§ Task details:
Each line of the listing below, from the very first to the one that contains "scientific name: Rusa unicolor", is to be retyped exactly as it stands.

Content starts

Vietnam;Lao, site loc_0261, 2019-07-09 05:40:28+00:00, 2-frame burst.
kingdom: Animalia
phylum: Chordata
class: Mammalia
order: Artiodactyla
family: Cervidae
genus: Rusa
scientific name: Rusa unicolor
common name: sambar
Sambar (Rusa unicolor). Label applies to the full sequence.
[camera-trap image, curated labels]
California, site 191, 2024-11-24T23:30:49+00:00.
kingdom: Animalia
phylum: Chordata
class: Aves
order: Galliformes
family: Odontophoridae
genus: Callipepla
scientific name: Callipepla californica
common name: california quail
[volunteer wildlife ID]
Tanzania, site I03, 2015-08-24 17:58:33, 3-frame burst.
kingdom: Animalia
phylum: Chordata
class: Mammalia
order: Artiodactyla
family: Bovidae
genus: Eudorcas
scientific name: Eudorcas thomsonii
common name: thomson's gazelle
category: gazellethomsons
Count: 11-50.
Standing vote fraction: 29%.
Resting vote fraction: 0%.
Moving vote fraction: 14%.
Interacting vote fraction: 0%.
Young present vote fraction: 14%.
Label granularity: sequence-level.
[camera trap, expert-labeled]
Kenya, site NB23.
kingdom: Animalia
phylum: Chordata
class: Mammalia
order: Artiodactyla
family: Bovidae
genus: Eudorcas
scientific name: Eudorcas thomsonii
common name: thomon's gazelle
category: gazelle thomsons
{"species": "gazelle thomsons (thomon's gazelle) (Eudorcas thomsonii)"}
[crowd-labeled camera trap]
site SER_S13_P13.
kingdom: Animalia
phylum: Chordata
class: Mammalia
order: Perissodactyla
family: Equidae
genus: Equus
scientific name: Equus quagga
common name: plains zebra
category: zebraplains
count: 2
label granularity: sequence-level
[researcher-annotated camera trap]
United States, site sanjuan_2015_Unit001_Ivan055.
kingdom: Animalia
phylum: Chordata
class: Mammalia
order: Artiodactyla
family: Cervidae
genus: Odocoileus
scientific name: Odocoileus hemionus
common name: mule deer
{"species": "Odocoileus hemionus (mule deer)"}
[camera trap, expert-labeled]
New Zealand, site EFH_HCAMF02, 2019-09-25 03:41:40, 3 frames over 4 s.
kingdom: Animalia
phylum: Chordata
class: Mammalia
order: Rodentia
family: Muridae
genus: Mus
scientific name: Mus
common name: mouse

Content ends

§ Reply to the exercise:
Vietnam;Lao, site loc_0261, 2019-07-09 05:40:28+00:00, 2-frame burst.
kingdom: Animalia
phylum: Chordata
class: Mammalia
order: Artiodactyla
family: Cervidae
genus: Rusa
scientific name: Rusa unicolor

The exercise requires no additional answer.